Christopher Gayer: Thanks Kristin. Pranav?
Pranav Abraham: I think for me, I'm going to repeat what I just mentioned. I think you need to be realistic, be transparent, and I believe, as Lynn mentioned, engage early. I guess that is something that's key, which is prior to submitting the data package to be transparent and show them results along with some of the limitations with real-world data and given that they've had multiple submissions as you laid out, I think regulatory bodies understand real-world data now, the challenge with it. And I think we should be more forthcoming in highlighting those limitations, but also making sure that we can have more meaningful inferences from the analyses that we wish to submit to strengthen our clinical trial results.
Christopher Gayer: Great advice. Anything you'd add, Lynn?
Lynn Howie: I can't think of much to add to this. This is great advice, but I would also just add that remember too, that context matters. And so, contextualizing the reason that you're using real-world data, I think is critical to acceptance.

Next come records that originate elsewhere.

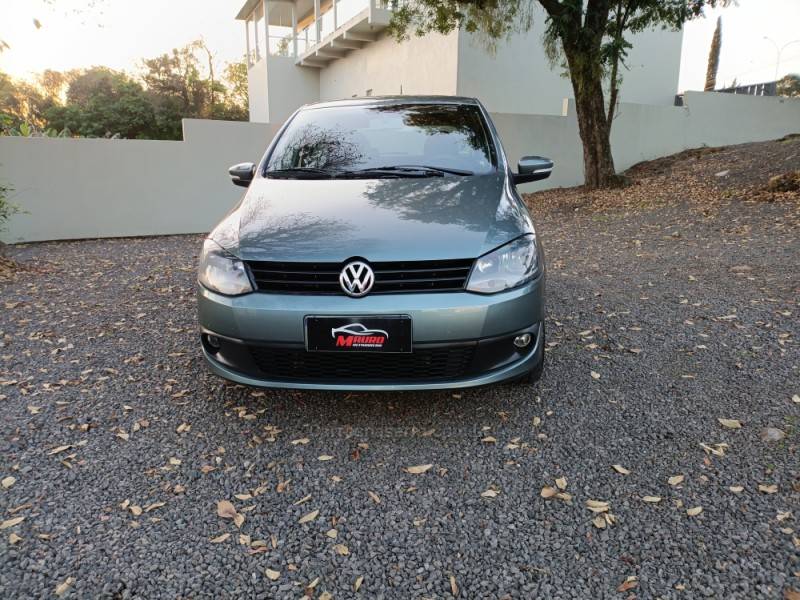 VOLKSWAGEN - FOX - 2010/2011 - Cinza - R$ 37.900,00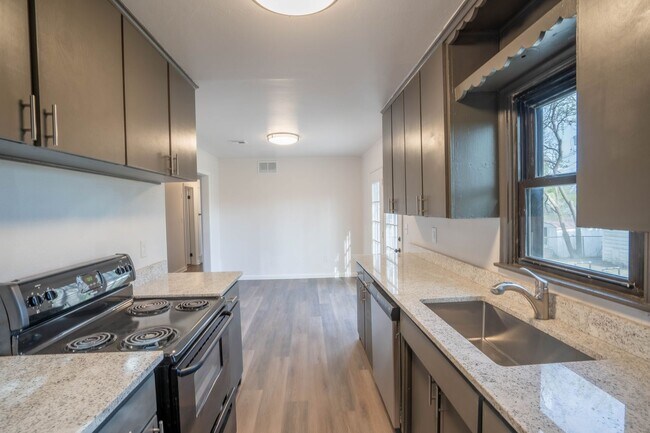 Building Photo - Newly renovated 3 bed, 1 bath! Schedule a ...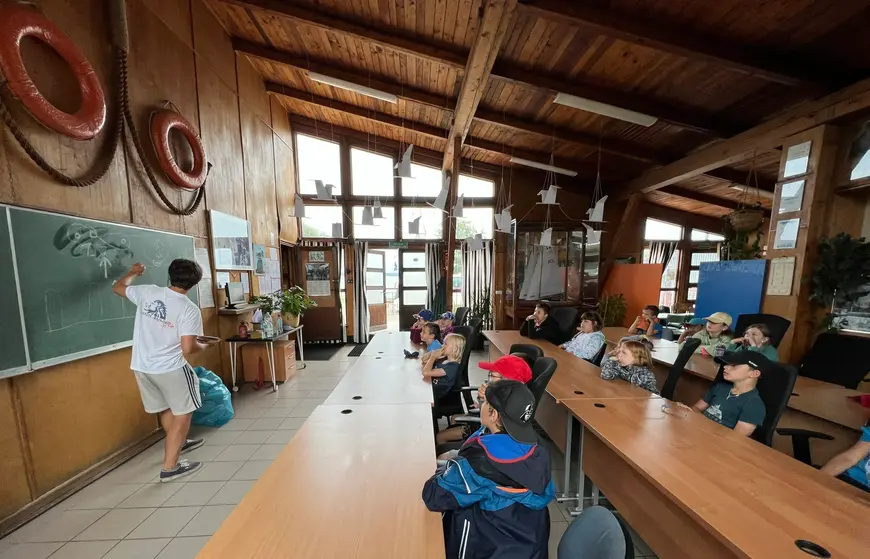 Budynek Lion Sailing w którym prowadzone są półkolonie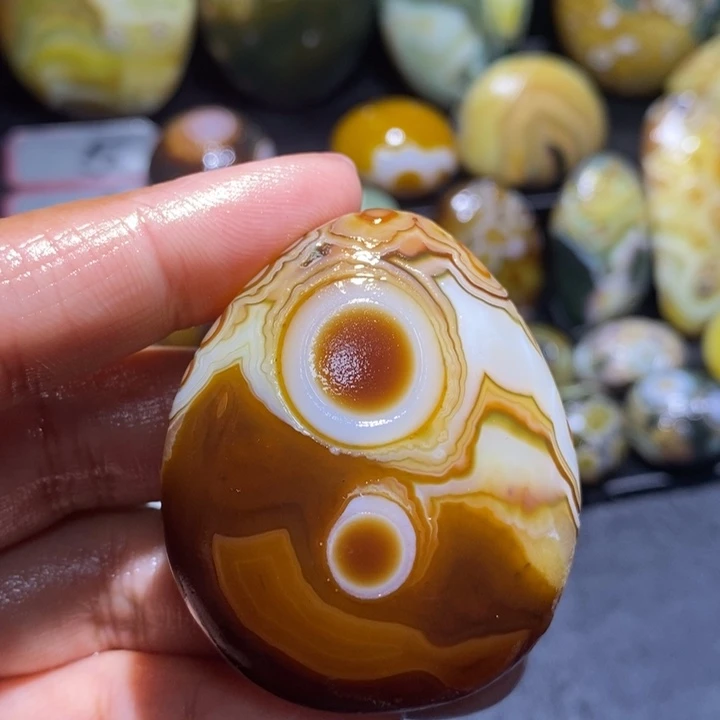 玛瑙/玉髓未镶嵌珠宝半成品38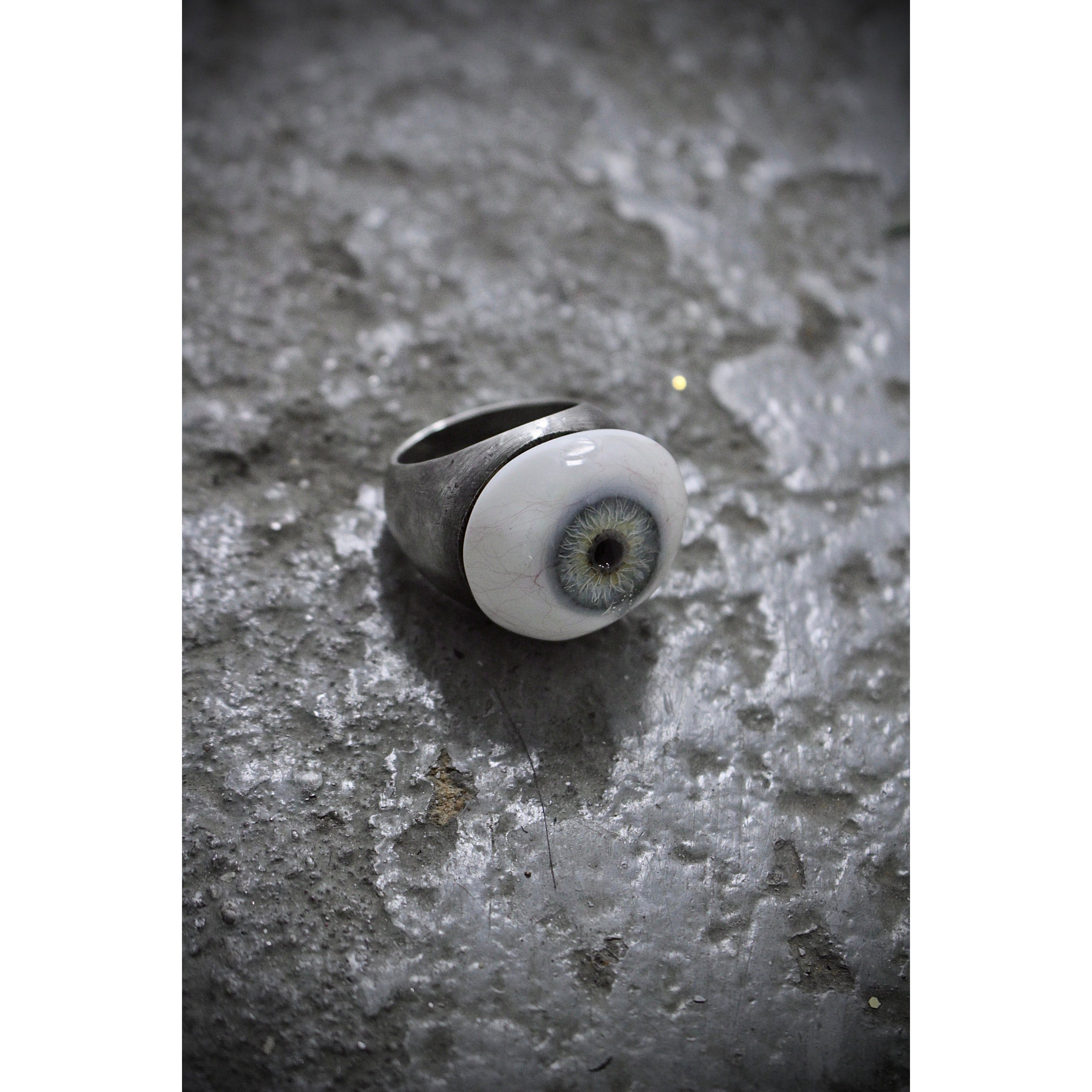 Carol Christian Poell 2144 Green Prosthetic Eye Silver Ring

Christopher Gayer: Thank you all. Okay. One last thing before we wrap up, we want to remind folks in attendance to please stay tuned for our next season of ResearchX - Exploring the principles, promise, and future of real-world evidence coming in March of 2022. And with that, I want to just reiterate our thanks to all of you who've signed in today. Thank you for your time. Thank you to our speakers for their really insightful presentations and advice and insights.